Although understandably pragmatic, this misses the whole point of the tissue engineering process. With a long term implantable device, the test procedures should be aimed at demonstrating that the material has no biological properties and can be used in the body without biological effect. In tissue engineering, the opposite is true: the scaffold material, through bulk or surface properties should actively support the cellular activity. The surface of the scaffold material should assist in optimising cell adhesion, proliferation, differentiation and other processes, typically by having molecular structures that positively interact with receptors on cell membranes. The material may be required, through its mechanical characteristics, to facilitate mechanotransduction, that is, the mechanical signalling of cells. It may be required to deliver growth factors to the cells, or specifically and directly encourage new blood vessel formation. It is disappointing to see, therefore, that the ISO 10993 series appears to assume that these tests can equally well be used for tissue engineering products. ISO 10993 Part 6, which is concerned with tests for local effects after implantation, specifically states that it can be used to assess the local effects associated with tissue engineered medical products. I do not believe that this is the case.

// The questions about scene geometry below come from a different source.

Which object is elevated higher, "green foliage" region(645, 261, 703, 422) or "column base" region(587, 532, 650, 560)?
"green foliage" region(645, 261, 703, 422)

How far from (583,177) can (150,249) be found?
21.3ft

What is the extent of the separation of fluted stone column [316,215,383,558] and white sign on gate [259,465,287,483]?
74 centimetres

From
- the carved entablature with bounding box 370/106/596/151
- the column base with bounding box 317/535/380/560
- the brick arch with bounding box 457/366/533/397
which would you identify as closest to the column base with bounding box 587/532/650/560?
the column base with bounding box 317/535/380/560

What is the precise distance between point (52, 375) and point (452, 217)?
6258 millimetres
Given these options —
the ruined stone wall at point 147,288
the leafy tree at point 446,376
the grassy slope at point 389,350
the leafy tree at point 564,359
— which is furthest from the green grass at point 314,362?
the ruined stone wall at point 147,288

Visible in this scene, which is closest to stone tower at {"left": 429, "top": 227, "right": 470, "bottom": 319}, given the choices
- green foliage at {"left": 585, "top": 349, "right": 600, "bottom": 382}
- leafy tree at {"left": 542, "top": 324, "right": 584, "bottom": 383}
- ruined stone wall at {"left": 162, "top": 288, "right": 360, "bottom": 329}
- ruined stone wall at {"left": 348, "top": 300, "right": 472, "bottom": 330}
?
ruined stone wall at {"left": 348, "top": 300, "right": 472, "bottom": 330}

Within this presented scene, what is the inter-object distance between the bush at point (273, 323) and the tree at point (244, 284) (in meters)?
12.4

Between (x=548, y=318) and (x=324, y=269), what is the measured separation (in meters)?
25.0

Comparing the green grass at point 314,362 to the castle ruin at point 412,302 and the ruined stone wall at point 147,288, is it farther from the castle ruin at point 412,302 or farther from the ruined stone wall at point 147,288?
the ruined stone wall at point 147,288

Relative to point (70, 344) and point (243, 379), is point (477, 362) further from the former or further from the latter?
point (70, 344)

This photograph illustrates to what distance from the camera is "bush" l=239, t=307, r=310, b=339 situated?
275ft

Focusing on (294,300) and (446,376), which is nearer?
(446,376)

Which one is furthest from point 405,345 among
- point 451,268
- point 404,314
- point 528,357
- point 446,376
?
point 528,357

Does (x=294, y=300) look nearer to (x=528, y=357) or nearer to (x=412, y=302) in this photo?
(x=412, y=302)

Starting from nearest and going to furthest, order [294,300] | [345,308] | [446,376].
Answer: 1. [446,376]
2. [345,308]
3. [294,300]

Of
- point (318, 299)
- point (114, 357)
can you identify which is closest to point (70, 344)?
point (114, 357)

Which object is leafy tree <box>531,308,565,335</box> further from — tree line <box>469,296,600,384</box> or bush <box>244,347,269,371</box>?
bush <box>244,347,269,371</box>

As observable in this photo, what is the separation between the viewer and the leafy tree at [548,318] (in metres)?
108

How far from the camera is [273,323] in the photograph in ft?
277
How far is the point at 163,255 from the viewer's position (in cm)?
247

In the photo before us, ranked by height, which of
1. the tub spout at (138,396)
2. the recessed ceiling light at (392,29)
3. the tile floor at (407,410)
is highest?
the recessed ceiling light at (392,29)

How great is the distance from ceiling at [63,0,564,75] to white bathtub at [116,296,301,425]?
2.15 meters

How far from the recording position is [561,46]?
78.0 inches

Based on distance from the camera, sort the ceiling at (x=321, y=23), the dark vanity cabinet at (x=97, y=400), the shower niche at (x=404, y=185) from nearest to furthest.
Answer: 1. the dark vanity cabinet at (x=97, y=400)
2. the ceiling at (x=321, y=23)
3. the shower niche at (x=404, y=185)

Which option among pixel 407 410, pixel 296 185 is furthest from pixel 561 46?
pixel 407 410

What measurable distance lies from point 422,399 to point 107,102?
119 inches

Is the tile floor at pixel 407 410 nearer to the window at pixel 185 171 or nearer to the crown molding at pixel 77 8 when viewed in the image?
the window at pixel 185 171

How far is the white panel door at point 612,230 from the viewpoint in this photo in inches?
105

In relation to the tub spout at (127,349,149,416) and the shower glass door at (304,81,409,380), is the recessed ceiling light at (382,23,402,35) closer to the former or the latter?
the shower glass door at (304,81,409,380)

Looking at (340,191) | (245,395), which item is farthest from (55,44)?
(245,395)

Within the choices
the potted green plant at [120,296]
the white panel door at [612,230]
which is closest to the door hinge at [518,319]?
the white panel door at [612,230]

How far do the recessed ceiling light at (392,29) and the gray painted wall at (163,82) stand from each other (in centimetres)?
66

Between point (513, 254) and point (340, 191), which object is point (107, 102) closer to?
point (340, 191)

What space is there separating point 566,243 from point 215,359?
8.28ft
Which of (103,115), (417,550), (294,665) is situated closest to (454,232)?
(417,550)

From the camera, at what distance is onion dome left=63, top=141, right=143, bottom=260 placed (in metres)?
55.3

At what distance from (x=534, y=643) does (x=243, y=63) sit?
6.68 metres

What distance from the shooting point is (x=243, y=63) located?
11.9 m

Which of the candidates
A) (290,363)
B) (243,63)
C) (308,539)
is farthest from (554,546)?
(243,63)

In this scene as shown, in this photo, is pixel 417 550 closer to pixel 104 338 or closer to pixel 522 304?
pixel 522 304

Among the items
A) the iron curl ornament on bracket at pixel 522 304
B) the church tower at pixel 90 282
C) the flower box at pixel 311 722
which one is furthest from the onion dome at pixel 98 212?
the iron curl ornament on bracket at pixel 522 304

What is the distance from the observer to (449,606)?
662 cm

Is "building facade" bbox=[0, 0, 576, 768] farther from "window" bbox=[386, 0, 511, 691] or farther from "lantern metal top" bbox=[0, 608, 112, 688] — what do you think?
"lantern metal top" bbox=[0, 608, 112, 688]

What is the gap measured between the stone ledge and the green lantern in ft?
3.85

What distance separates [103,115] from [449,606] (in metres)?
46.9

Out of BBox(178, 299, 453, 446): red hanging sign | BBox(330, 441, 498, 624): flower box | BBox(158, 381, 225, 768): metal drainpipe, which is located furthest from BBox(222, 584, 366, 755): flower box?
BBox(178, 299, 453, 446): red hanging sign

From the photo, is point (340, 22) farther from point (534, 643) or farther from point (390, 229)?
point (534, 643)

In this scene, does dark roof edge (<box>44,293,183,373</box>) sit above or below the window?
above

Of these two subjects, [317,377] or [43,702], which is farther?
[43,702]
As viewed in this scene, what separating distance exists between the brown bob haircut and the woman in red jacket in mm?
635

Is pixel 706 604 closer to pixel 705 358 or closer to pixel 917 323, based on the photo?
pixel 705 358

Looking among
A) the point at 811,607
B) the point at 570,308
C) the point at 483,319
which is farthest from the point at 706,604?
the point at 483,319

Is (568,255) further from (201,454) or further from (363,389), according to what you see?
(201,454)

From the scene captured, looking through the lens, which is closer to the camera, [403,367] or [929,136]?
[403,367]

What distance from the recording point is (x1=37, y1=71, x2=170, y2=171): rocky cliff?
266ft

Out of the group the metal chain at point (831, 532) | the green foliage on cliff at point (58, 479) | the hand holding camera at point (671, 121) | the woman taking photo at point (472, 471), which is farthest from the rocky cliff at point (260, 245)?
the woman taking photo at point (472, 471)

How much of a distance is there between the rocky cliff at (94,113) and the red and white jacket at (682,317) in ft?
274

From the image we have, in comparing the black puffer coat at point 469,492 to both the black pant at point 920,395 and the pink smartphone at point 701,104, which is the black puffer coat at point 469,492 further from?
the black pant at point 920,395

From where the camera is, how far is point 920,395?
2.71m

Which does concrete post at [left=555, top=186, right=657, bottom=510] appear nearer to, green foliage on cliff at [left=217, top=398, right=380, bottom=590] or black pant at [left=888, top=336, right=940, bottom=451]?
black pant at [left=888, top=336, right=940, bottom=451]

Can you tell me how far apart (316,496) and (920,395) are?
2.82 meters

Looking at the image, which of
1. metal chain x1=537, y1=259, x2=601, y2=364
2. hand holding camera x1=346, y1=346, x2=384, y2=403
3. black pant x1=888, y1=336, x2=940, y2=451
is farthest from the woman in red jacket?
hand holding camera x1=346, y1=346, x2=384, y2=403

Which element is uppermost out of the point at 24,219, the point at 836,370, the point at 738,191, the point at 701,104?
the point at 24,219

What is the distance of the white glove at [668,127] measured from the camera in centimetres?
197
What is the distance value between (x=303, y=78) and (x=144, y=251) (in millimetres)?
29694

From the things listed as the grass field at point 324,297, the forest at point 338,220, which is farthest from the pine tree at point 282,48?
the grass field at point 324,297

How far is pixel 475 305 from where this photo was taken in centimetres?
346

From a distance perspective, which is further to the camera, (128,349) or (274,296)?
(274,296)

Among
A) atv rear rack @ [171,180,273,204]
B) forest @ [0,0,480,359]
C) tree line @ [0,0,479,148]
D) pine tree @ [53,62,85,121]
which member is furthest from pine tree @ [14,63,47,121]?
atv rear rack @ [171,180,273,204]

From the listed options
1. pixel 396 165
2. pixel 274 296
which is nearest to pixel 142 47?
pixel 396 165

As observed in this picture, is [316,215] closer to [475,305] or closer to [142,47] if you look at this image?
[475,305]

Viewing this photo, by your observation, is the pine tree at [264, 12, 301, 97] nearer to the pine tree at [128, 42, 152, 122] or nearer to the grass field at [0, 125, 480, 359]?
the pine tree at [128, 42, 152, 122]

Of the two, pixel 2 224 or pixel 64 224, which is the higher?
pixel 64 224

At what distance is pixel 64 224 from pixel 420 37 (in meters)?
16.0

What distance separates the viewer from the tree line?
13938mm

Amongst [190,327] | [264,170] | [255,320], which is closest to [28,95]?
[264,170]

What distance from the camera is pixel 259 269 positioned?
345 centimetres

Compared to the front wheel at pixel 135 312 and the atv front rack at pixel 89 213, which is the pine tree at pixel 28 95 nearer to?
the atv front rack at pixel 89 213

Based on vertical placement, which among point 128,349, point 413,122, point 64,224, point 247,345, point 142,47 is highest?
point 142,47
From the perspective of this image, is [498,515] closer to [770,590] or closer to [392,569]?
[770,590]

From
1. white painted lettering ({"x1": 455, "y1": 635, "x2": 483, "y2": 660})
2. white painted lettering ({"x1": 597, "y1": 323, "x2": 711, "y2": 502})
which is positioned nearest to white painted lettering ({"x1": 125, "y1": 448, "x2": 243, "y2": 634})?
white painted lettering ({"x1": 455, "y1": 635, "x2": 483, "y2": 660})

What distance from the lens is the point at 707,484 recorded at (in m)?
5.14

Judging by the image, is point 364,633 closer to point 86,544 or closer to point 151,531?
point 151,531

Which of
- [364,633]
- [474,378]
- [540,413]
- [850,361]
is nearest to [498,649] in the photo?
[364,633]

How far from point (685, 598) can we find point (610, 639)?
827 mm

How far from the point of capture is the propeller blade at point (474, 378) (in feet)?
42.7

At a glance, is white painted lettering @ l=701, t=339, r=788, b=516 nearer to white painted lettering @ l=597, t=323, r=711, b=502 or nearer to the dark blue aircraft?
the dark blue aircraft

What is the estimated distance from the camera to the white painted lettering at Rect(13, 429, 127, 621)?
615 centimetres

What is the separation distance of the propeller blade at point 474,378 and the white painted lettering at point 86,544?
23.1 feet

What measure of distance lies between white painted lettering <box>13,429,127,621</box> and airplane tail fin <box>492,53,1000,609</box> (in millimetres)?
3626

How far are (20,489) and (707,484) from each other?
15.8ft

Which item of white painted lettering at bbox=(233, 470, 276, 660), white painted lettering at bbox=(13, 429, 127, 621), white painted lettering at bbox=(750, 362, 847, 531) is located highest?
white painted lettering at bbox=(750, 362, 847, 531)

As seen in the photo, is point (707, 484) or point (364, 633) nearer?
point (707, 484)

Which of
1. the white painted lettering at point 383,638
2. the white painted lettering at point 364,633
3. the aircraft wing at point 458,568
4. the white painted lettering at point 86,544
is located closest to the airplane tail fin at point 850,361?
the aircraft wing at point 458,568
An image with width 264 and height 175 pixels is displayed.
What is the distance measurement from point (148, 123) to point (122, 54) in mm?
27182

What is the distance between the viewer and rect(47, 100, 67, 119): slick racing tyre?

If we have tests that are predicated on avoiding biological consequences of using biomaterials, they are unlikely to give the right answers when we need materials that are intended to optimally interact with their biological environment. This is likely to happen more in the future as medical technologies move in different directions and our understanding of biomaterials evolves.3 Our test procedures clearly have to evolve as well.


References


1. ISO 10993:2009 Parts 1–20, Biological Evaluation of Medical Devices. www.iso.org

2. D.F. Williams, “On the Mechanisms of Biocompatibility,” Biomaterials, 29, 20, 2941–53 (2008).

3. D.F. Williams, “On the Nature of Biomaterials,” Biomaterials, in press.


Professor Williams retired from the University of Liverpool, after 40 years, at the end of 2007. He retains the position of Emeritus Professor there and now has a series of professorial appointments in the USA, Australia, South Africa and China. In the USA he is Director of International Affairs for the Wake Forest Institute of Regenerative Medicine. He offers consulting services from his company Morgan & Masterson, based in Brussels, Belgium. He is Editor-in-Chief of Biomaterials, the leading journal in the biomaterials field.